SPX Credit Spread Trader

Discussion in 'Journals' started by El OchoCinco, May 17, 2005.

  1. Nice Prevail ...thanks for the explanation
     
    #8811     Jul 22, 2006
  2. Want to add that on put diagonal spreads in a black swan event, you have a great adjustment choices to roll the short to the next month and roll into a bear put spread at a small debit given the inflated premiums in the longer-term months, or you could roll into a credit spread in the long month or roll into a reverse calendar.

    I think the better adjustment potential makes the put diagonals easier to deal with in a black swan event, but in no way is hedged from such an event. Just my opinion in viewing what could be done if the market falls to fast.
     
    #8812     Jul 22, 2006
  3. You guys ran ahead for 2 pages while I was out, gonna take some time to catch up to the great discussion on diagonals.

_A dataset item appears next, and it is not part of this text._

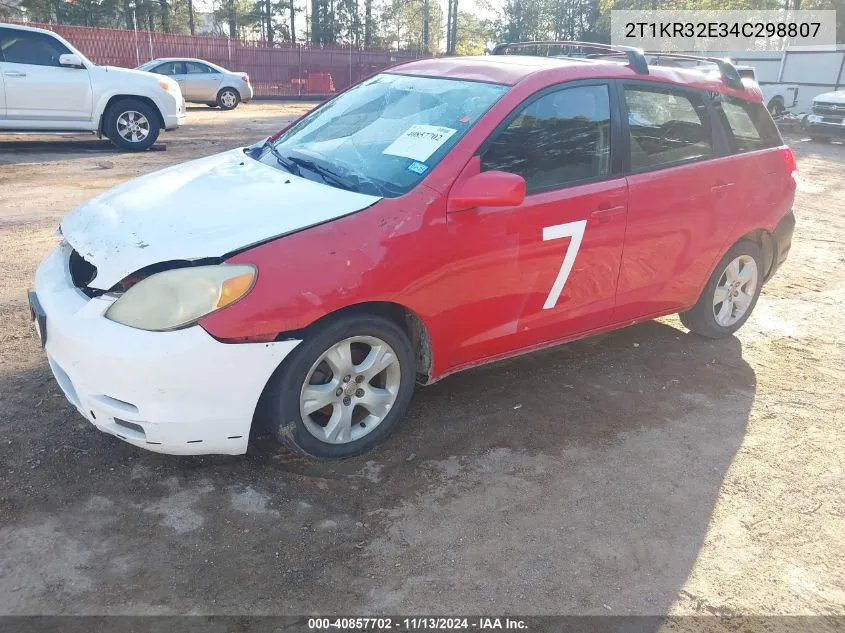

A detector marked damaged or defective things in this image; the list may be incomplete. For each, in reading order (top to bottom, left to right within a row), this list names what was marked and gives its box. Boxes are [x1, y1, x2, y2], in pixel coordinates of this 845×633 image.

damaged front bumper [33, 242, 300, 454]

    Not to pat ourselves on the back, but this thread has some of the best option strategy discussions I have seen anywhere when you look at the credit spreads and diagonal spread (thanks Murray) discussions. Not to mention the differeing views on each strategy and how to play them as well as risk management. Great contributions from newbies and advanced traders alike!

    Thanks you all for making me a better trader :D
     
    #8813     Jul 22, 2006

  4. Noooooo....THANK YOU Coach for making US more profitable traders!:D
     
    #8814     Jul 22, 2006
  5. curious2

    curious2

    I'm trying to stay out of the way and just read and learn, but I'm haveing a hard time with the abbreviations. I've tryed investor words.com but I can't seem to find most of them. Can someone tell me were I can find the definitions? Thanks:confused:
     
    #8815     Jul 22, 2006
  6. Hello everyone. I am interested in learning more about this SPX diagonal that some of you have been doing. I have been trading SPX spreads for a while, but my diagonals have been more like the following: BTO Dec 1300 STO July 1250. On occasion, I have traded diagonals similar to the ones many of you have been doing: BTO a September and STO an August, with the September being further out of the money.

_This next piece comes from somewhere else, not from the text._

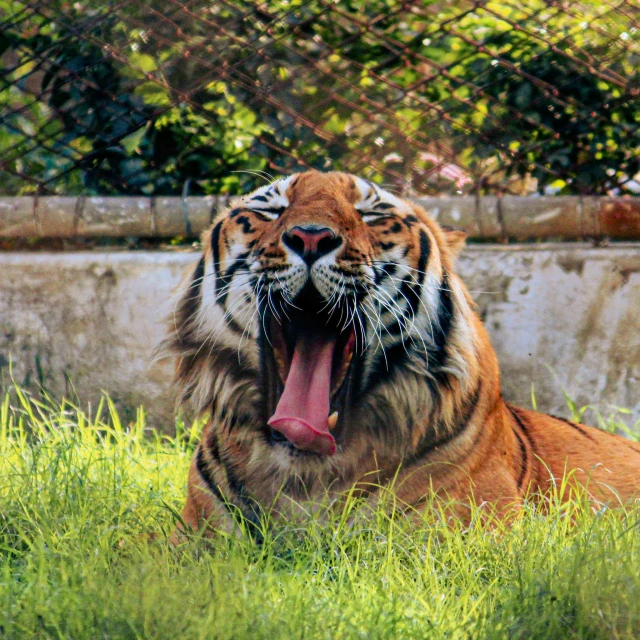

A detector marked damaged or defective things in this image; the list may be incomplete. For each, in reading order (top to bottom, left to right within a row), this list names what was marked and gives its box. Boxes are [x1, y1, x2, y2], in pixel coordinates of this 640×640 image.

rusty wire mesh [0, 0, 636, 196]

    My questions are the following:

    1) When is the best time to establish such a spread? i.e. closer to expiration or the full 4 or 5 weeks from expiration. (I've actually done this with success during expiration week in the past.)

    2) Are any of you worrying about this "black swan" type of event where no adjustment would be possible?

    3) How far out of the money are you going with these?

    4) What is the % profit you are shooting for?

    5) I know volatility plays a role, but so do current events. With all that is happening worldwide, do you believe that now is a particularly dangerous time to play this spread?

    Thanks in advance for any answers.

    AZD
     
    #8816     Jul 22, 2006
  7. Sailing

    Sailing

    Just ask... people would be more than willing to unabbreviate.




     
    #8817     Jul 22, 2006
  8. Sailing

    Sailing

    Theoretical Options prices Website Needed?

    While facilitating this Mondays investment club meeting, I'm in need of a site which will pull option string quotes as well as theoretical values. (The University's firewall, where we meet, doesn't allow my regular account access for quotes)

    Does anyone know of a website which provides theoretical values?

    Thanks,

    M~
     
    #8818     Jul 22, 2006
  9. Sailing

    Sailing


    This depends on your market outlook and your personal risk tolerance. We look for opportunities rather than specific time frames. That is, enter when volatility is low, or relatively low, with your outlook that it will increase sometime between now and your expiration. This just allows VEGA to work with you, rather than against you. If the opportunity comes within the last week or two.. you may decide to move to the next month out or take two separate positions... it's a matter of personal preference.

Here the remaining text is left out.